According to them, the work/life balance is terrible, and people could be very pushy and unfriendly, the turnout rate is high, the culture is awful, etc.

But I believed in my own eyes, my experience with the team during the interview was great, the recruiter was very helpful, the hiring manager was super smart and knew what he was doing. 

So I joined Amazon, which became one of the most rewarding working experiences for my career. I not only significantly improved my technical skills, but I also met some fantastic people who became friends that I still kept in touch with after ten years.

Tip 1: believe in your judgment, and don't miss out on opportunities because Jimmy had a bad experience working there. Please take it as a grain of salt, and trust yourself. 

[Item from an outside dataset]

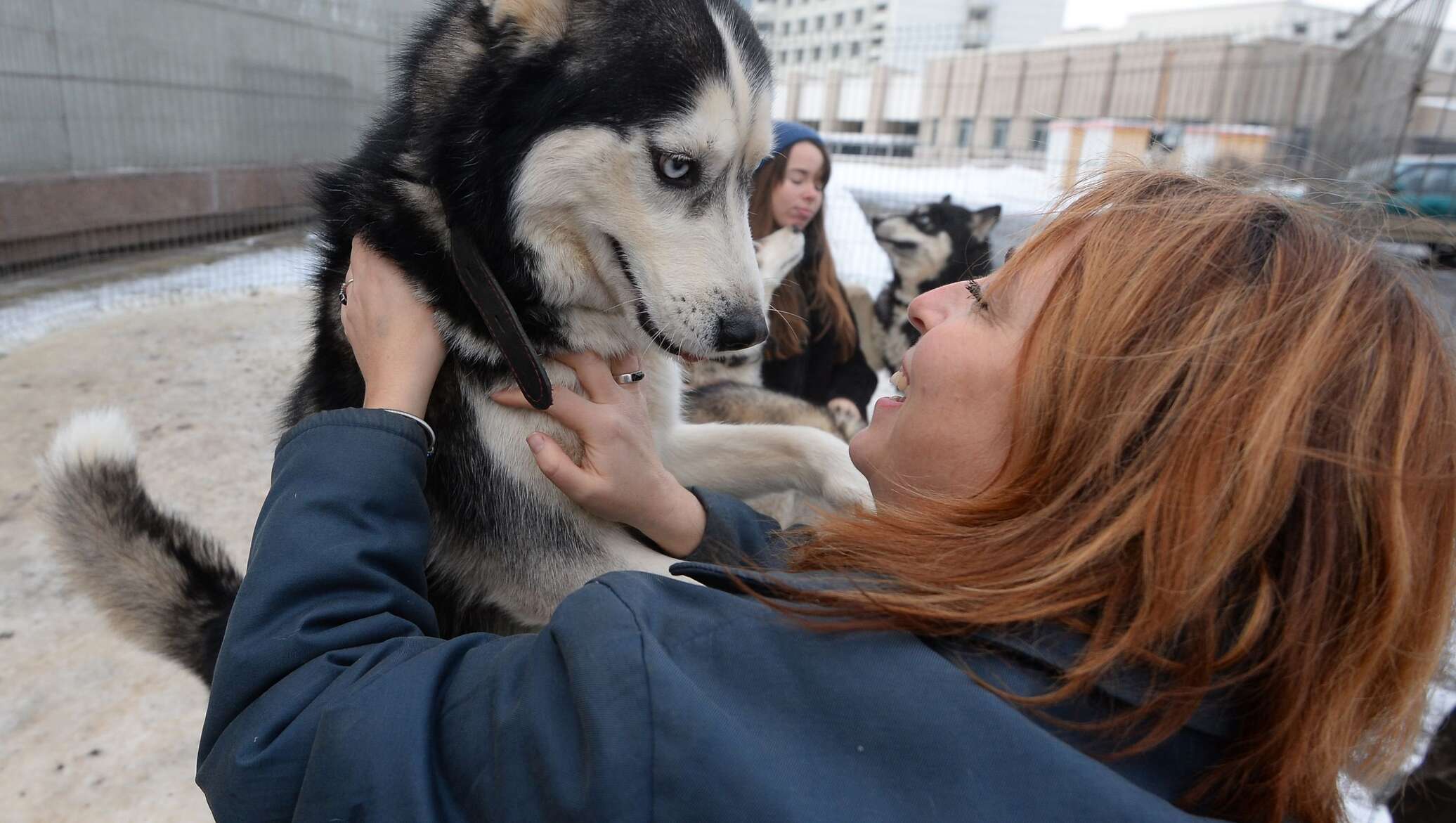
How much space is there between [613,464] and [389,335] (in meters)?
0.45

Seeing is believing. You will get a good sense of the team and company culture during your interview experience.

Tip 2: let's take a step back. Even if a company may not have the most outstanding reputation, some of its teams may not be the same as the rest of the company. It depends on the team and the leaders of the org.

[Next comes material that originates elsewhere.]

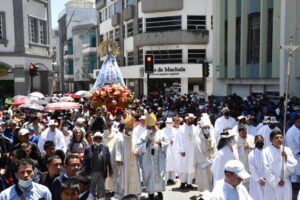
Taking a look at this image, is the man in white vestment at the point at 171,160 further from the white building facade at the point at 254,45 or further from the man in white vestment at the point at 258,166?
the white building facade at the point at 254,45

Tip 3: vice versa, a company with an excellent reputation, may not maintain a good culture throughout the company. Some team may not be as good as others, and it will be up to you to figure it out if that is an excellent team to join or not.

 

 


The following are two misconceptions I want to clarify, regarding applying for a job at big tech firms such as FAANG.

5. Big tech == very high hiring bar, and vice versa, small companies == lower hiring bar.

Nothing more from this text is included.